**YOUR TASK:**
What you produce should be an exact transcription of the data, minus any pictures.

**GIVEN ENTRIES:**

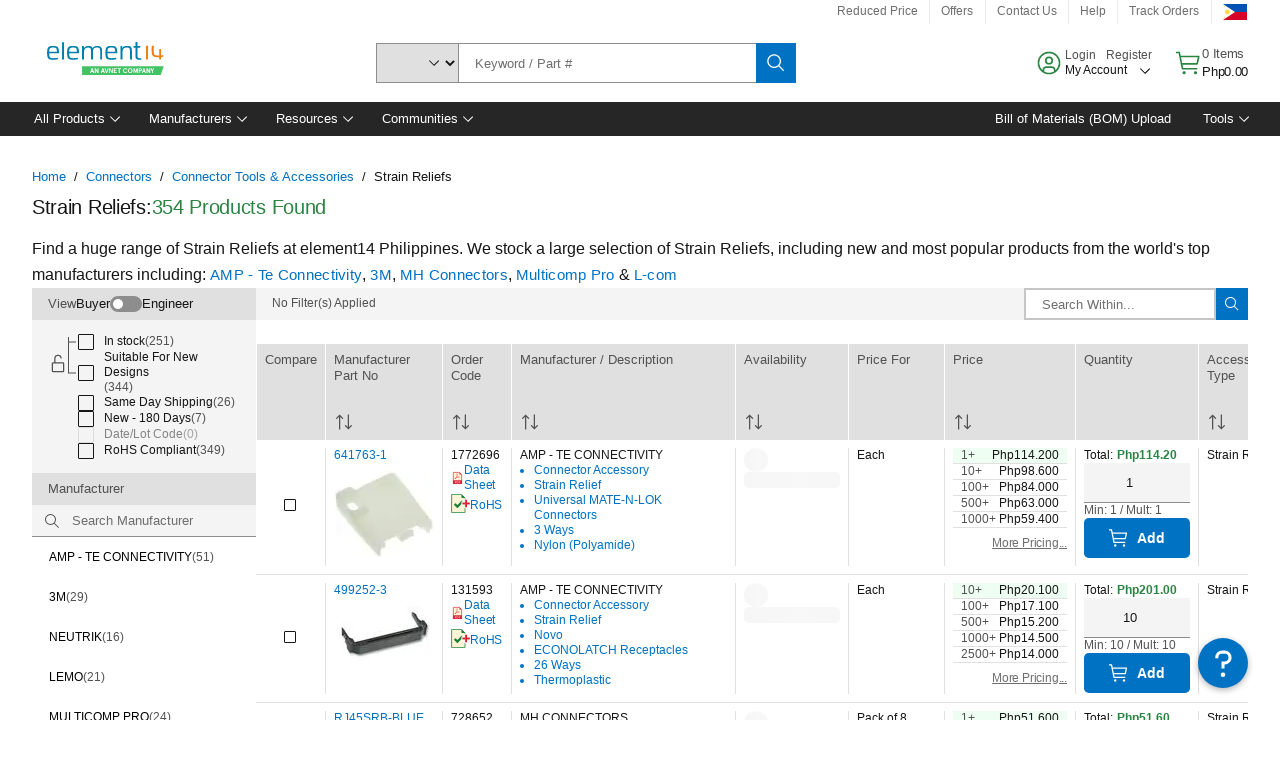

--- FILE ---
content_type: application/x-javascript;charset=utf-8
request_url: https://smetrics.element14.com/id?d_visid_ver=5.5.0&d_fieldgroup=A&mcorgid=106315F354E6D5430A4C98A4%40AdobeOrg&mid=40702904032311798336007310077405140047&ts=1769408920759
body_size: -41
content:
{"mid":"40702904032311798336007310077405140047"}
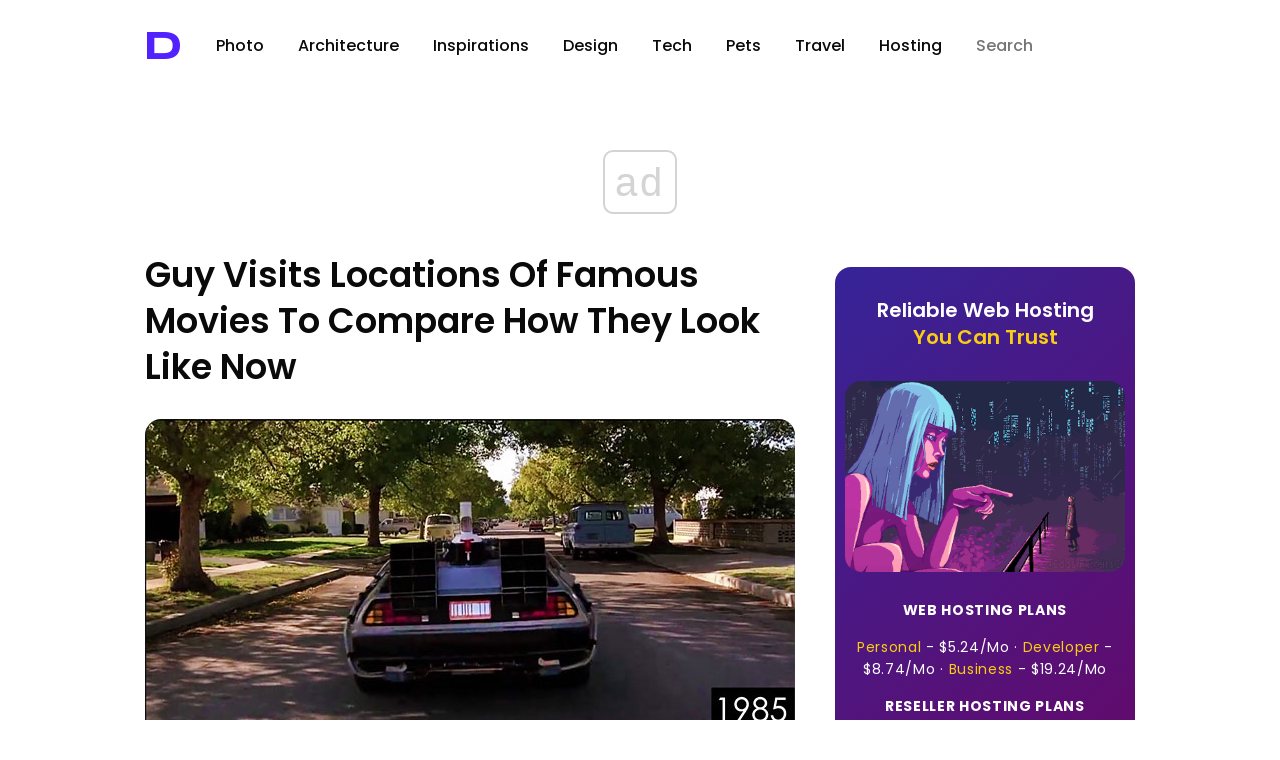

--- FILE ---
content_type: text/html; charset=utf-8
request_url: https://www.google.com/recaptcha/api2/aframe
body_size: 264
content:
<!DOCTYPE HTML><html><head><meta http-equiv="content-type" content="text/html; charset=UTF-8"></head><body><script nonce="-nnxho0I8KOoin_Ranf5hQ">/** Anti-fraud and anti-abuse applications only. See google.com/recaptcha */ try{var clients={'sodar':'https://pagead2.googlesyndication.com/pagead/sodar?'};window.addEventListener("message",function(a){try{if(a.source===window.parent){var b=JSON.parse(a.data);var c=clients[b['id']];if(c){var d=document.createElement('img');d.src=c+b['params']+'&rc='+(localStorage.getItem("rc::a")?sessionStorage.getItem("rc::b"):"");window.document.body.appendChild(d);sessionStorage.setItem("rc::e",parseInt(sessionStorage.getItem("rc::e")||0)+1);localStorage.setItem("rc::h",'1769846821242');}}}catch(b){}});window.parent.postMessage("_grecaptcha_ready", "*");}catch(b){}</script></body></html>

--- FILE ---
content_type: application/javascript; charset=utf-8
request_url: https://fundingchoicesmessages.google.com/f/AGSKWxVsr1_GpZ9bAUucFuyOlkllmkfM_zDW9k8JSIs7kWDEVqoMOve77AcLTEr0SNAS22jZH6L1J3TJRld55MyYsnG167mjDV0GiIyEBVZo6KJPPyo0lG5HRVbTcVqfNgAeQ6UDlbr3lUEwmh6gnHJqckWERX0TOtLlCmog8JzsZy0maY8XjwiFjmAXgw==/_/core-ads-/footertextads./deluxe/ad./spotlight-ad?/get/ad.
body_size: -1284
content:
window['f2700544-5b33-40c6-892e-0a2392cf6739'] = true;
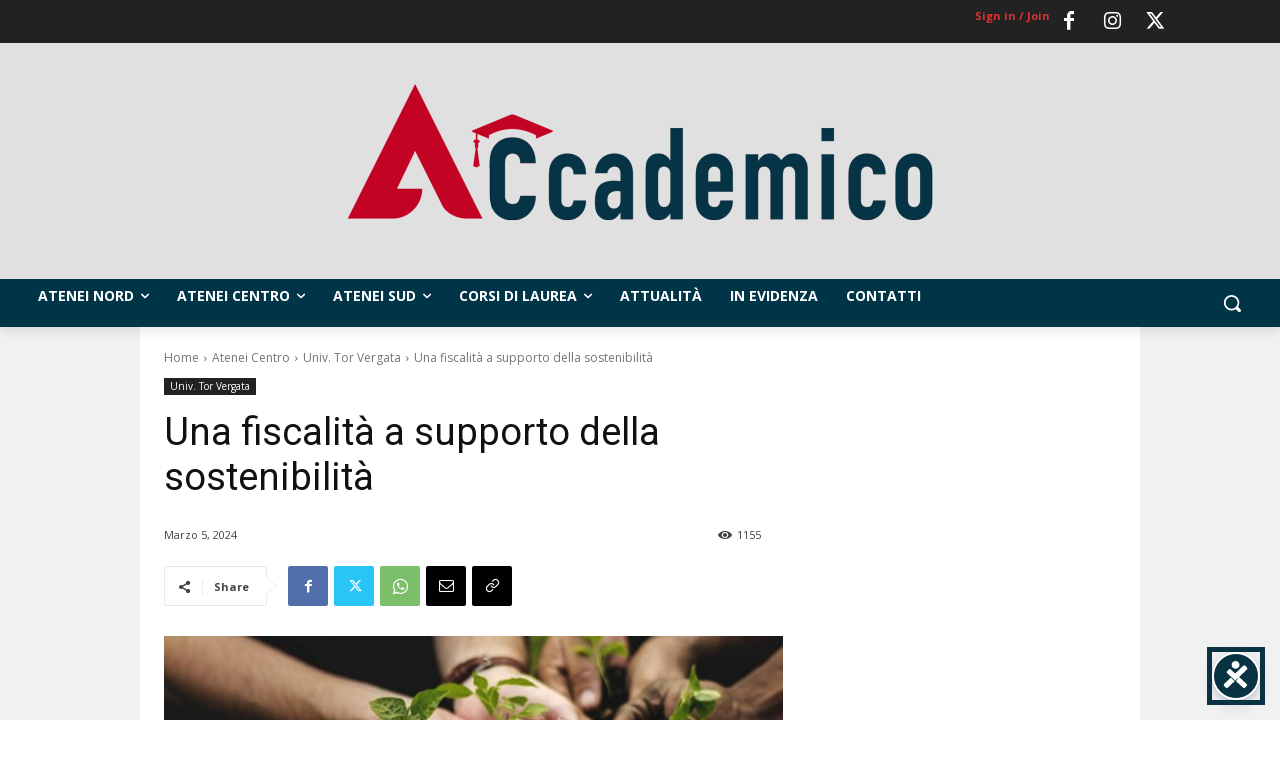

--- FILE ---
content_type: text/html; charset=utf-8
request_url: https://www.google.com/recaptcha/api2/aframe
body_size: 267
content:
<!DOCTYPE HTML><html><head><meta http-equiv="content-type" content="text/html; charset=UTF-8"></head><body><script nonce="7-4jMtZFSEqaL-tEw-GQMQ">/** Anti-fraud and anti-abuse applications only. See google.com/recaptcha */ try{var clients={'sodar':'https://pagead2.googlesyndication.com/pagead/sodar?'};window.addEventListener("message",function(a){try{if(a.source===window.parent){var b=JSON.parse(a.data);var c=clients[b['id']];if(c){var d=document.createElement('img');d.src=c+b['params']+'&rc='+(localStorage.getItem("rc::a")?sessionStorage.getItem("rc::b"):"");window.document.body.appendChild(d);sessionStorage.setItem("rc::e",parseInt(sessionStorage.getItem("rc::e")||0)+1);localStorage.setItem("rc::h",'1768483621327');}}}catch(b){}});window.parent.postMessage("_grecaptcha_ready", "*");}catch(b){}</script></body></html>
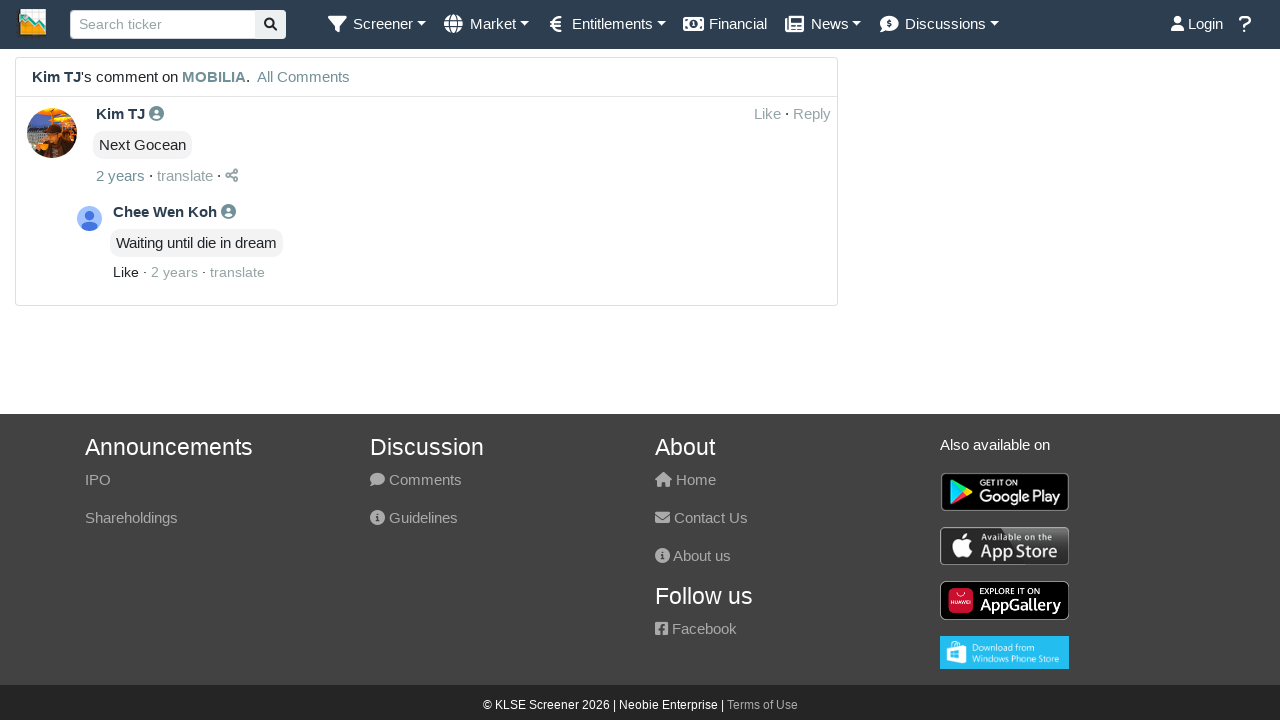

--- FILE ---
content_type: text/html; charset=utf-8
request_url: https://www.google.com/recaptcha/api2/aframe
body_size: 265
content:
<!DOCTYPE HTML><html><head><meta http-equiv="content-type" content="text/html; charset=UTF-8"></head><body><script nonce="fQWJsn7Q3-NrrCt_7f1cQA">/** Anti-fraud and anti-abuse applications only. See google.com/recaptcha */ try{var clients={'sodar':'https://pagead2.googlesyndication.com/pagead/sodar?'};window.addEventListener("message",function(a){try{if(a.source===window.parent){var b=JSON.parse(a.data);var c=clients[b['id']];if(c){var d=document.createElement('img');d.src=c+b['params']+'&rc='+(localStorage.getItem("rc::a")?sessionStorage.getItem("rc::b"):"");window.document.body.appendChild(d);sessionStorage.setItem("rc::e",parseInt(sessionStorage.getItem("rc::e")||0)+1);localStorage.setItem("rc::h",'1769147105606');}}}catch(b){}});window.parent.postMessage("_grecaptcha_ready", "*");}catch(b){}</script></body></html>

--- FILE ---
content_type: application/x-javascript
request_url: https://cdn.klsescreener.com/v2/js/dark-mode-switch.js?5
body_size: 14
content:
const darkSwitch = document.getElementById("darkSwitch");

function initTheme() {
    const e = null !== localStorage.getItem("darkSwitch") && "dark" === localStorage.getItem("darkSwitch");
    darkSwitch.checked = e, e ? document.body.setAttribute("data-theme", "dark") : document.body.removeAttribute("data-theme")
}

function resetTheme() {
    darkSwitch.checked ? (document.body.setAttribute("data-theme", "dark"), localStorage.setItem("darkSwitch", "dark")) : (document.body.removeAttribute("data-theme"), localStorage.removeItem("darkSwitch"))
}
window.addEventListener("load", () => {
    darkSwitch && (initTheme(), darkSwitch.addEventListener("change", () => {
        resetTheme();
        if (localStorage.getItem("darkSwitch") !== null && localStorage.getItem("darkSwitch") === "dark")
        {
            setCookie("darkSwitch", "dark", 30);
            $(".table-theme").addClass('table-dark');
            $("#bootstrap-dark").attr("href", $base_url + "css/darkly/main.css?4");
            $('iframe:not([id^="tradingview"])').attr( 'src', function ( i, val ) { return val; });
        } else {
            setCookie("darkSwitch", "", 0);
            $(".table-theme").removeClass('table-dark');
            $("#bootstrap-dark").attr("href", $base_url + "css/flatly/main.css?1");
            $('iframe:not([id^="tradingview"])').attr( 'src', function ( i, val ) { return val; });
        }
    }))
});

--- FILE ---
content_type: text/plain; charset=UTF-8
request_url: https://ws.klsescreener.com:3000/socket.io/?EIO=3&transport=polling&t=PlfOdWL
body_size: 159
content:
97:0{"sid":"D9J1W2ILyX6s7U2KAEi7","upgrades":["websocket"],"pingInterval":25000,"pingTimeout":60000}2:40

**REPLY:**
--- FILE ---
content_type: application/x-javascript;charset=utf-8
request_url: https://smetrics.element14.com/id?d_visid_ver=5.5.0&d_fieldgroup=A&mcorgid=106315F354E6D5430A4C98A4%40AdobeOrg&mid=40702904032311798336007310077405140047&ts=1769408920759
body_size: -41
content:
{"mid":"40702904032311798336007310077405140047"}

--- FILE ---
content_type: text/html; charset=utf-8
request_url: https://www.google.com/recaptcha/api2/aframe
body_size: 264
content:
<!DOCTYPE HTML><html><head><meta http-equiv="content-type" content="text/html; charset=UTF-8"></head><body><script nonce="-nnxho0I8KOoin_Ranf5hQ">/** Anti-fraud and anti-abuse applications only. See google.com/recaptcha */ try{var clients={'sodar':'https://pagead2.googlesyndication.com/pagead/sodar?'};window.addEventListener("message",function(a){try{if(a.source===window.parent){var b=JSON.parse(a.data);var c=clients[b['id']];if(c){var d=document.createElement('img');d.src=c+b['params']+'&rc='+(localStorage.getItem("rc::a")?sessionStorage.getItem("rc::b"):"");window.document.body.appendChild(d);sessionStorage.setItem("rc::e",parseInt(sessionStorage.getItem("rc::e")||0)+1);localStorage.setItem("rc::h",'1769846821242');}}}catch(b){}});window.parent.postMessage("_grecaptcha_ready", "*");}catch(b){}</script></body></html>

--- FILE ---
content_type: application/javascript; charset=utf-8
request_url: https://fundingchoicesmessages.google.com/f/AGSKWxVsr1_GpZ9bAUucFuyOlkllmkfM_zDW9k8JSIs7kWDEVqoMOve77AcLTEr0SNAS22jZH6L1J3TJRld55MyYsnG167mjDV0GiIyEBVZo6KJPPyo0lG5HRVbTcVqfNgAeQ6UDlbr3lUEwmh6gnHJqckWERX0TOtLlCmog8JzsZy0maY8XjwiFjmAXgw==/_/core-ads-/footertextads./deluxe/ad./spotlight-ad?/get/ad.
body_size: -1284
content:
window['f2700544-5b33-40c6-892e-0a2392cf6739'] = true;

--- FILE ---
content_type: text/html; charset=utf-8
request_url: https://www.google.com/recaptcha/api2/aframe
body_size: 267
content:
<!DOCTYPE HTML><html><head><meta http-equiv="content-type" content="text/html; charset=UTF-8"></head><body><script nonce="7-4jMtZFSEqaL-tEw-GQMQ">/** Anti-fraud and anti-abuse applications only. See google.com/recaptcha */ try{var clients={'sodar':'https://pagead2.googlesyndication.com/pagead/sodar?'};window.addEventListener("message",function(a){try{if(a.source===window.parent){var b=JSON.parse(a.data);var c=clients[b['id']];if(c){var d=document.createElement('img');d.src=c+b['params']+'&rc='+(localStorage.getItem("rc::a")?sessionStorage.getItem("rc::b"):"");window.document.body.appendChild(d);sessionStorage.setItem("rc::e",parseInt(sessionStorage.getItem("rc::e")||0)+1);localStorage.setItem("rc::h",'1768483621327');}}}catch(b){}});window.parent.postMessage("_grecaptcha_ready", "*");}catch(b){}</script></body></html>

--- FILE ---
content_type: text/html; charset=utf-8
request_url: https://www.google.com/recaptcha/api2/aframe
body_size: 265
content:
<!DOCTYPE HTML><html><head><meta http-equiv="content-type" content="text/html; charset=UTF-8"></head><body><script nonce="fQWJsn7Q3-NrrCt_7f1cQA">/** Anti-fraud and anti-abuse applications only. See google.com/recaptcha */ try{var clients={'sodar':'https://pagead2.googlesyndication.com/pagead/sodar?'};window.addEventListener("message",function(a){try{if(a.source===window.parent){var b=JSON.parse(a.data);var c=clients[b['id']];if(c){var d=document.createElement('img');d.src=c+b['params']+'&rc='+(localStorage.getItem("rc::a")?sessionStorage.getItem("rc::b"):"");window.document.body.appendChild(d);sessionStorage.setItem("rc::e",parseInt(sessionStorage.getItem("rc::e")||0)+1);localStorage.setItem("rc::h",'1769147105606');}}}catch(b){}});window.parent.postMessage("_grecaptcha_ready", "*");}catch(b){}</script></body></html>

--- FILE ---
content_type: application/x-javascript
request_url: https://cdn.klsescreener.com/v2/js/dark-mode-switch.js?5
body_size: 14
content:
const darkSwitch = document.getElementById("darkSwitch");

function initTheme() {
    const e = null !== localStorage.getItem("darkSwitch") && "dark" === localStorage.getItem("darkSwitch");
    darkSwitch.checked = e, e ? document.body.setAttribute("data-theme", "dark") : document.body.removeAttribute("data-theme")
}

function resetTheme() {
    darkSwitch.checked ? (document.body.setAttribute("data-theme", "dark"), localStorage.setItem("darkSwitch", "dark")) : (document.body.removeAttribute("data-theme"), localStorage.removeItem("darkSwitch"))
}
window.addEventListener("load", () => {
    darkSwitch && (initTheme(), darkSwitch.addEventListener("change", () => {
        resetTheme();
        if (localStorage.getItem("darkSwitch") !== null && localStorage.getItem("darkSwitch") === "dark")
        {
            setCookie("darkSwitch", "dark", 30);
            $(".table-theme").addClass('table-dark');
            $("#bootstrap-dark").attr("href", $base_url + "css/darkly/main.css?4");
            $('iframe:not([id^="tradingview"])').attr( 'src', function ( i, val ) { return val; });
        } else {
            setCookie("darkSwitch", "", 0);
            $(".table-theme").removeClass('table-dark');
            $("#bootstrap-dark").attr("href", $base_url + "css/flatly/main.css?1");
            $('iframe:not([id^="tradingview"])').attr( 'src', function ( i, val ) { return val; });
        }
    }))
});

--- FILE ---
content_type: text/plain; charset=UTF-8
request_url: https://ws.klsescreener.com:3000/socket.io/?EIO=3&transport=polling&t=PlfOdWL
body_size: 159
content:
97:0{"sid":"D9J1W2ILyX6s7U2KAEi7","upgrades":["websocket"],"pingInterval":25000,"pingTimeout":60000}2:40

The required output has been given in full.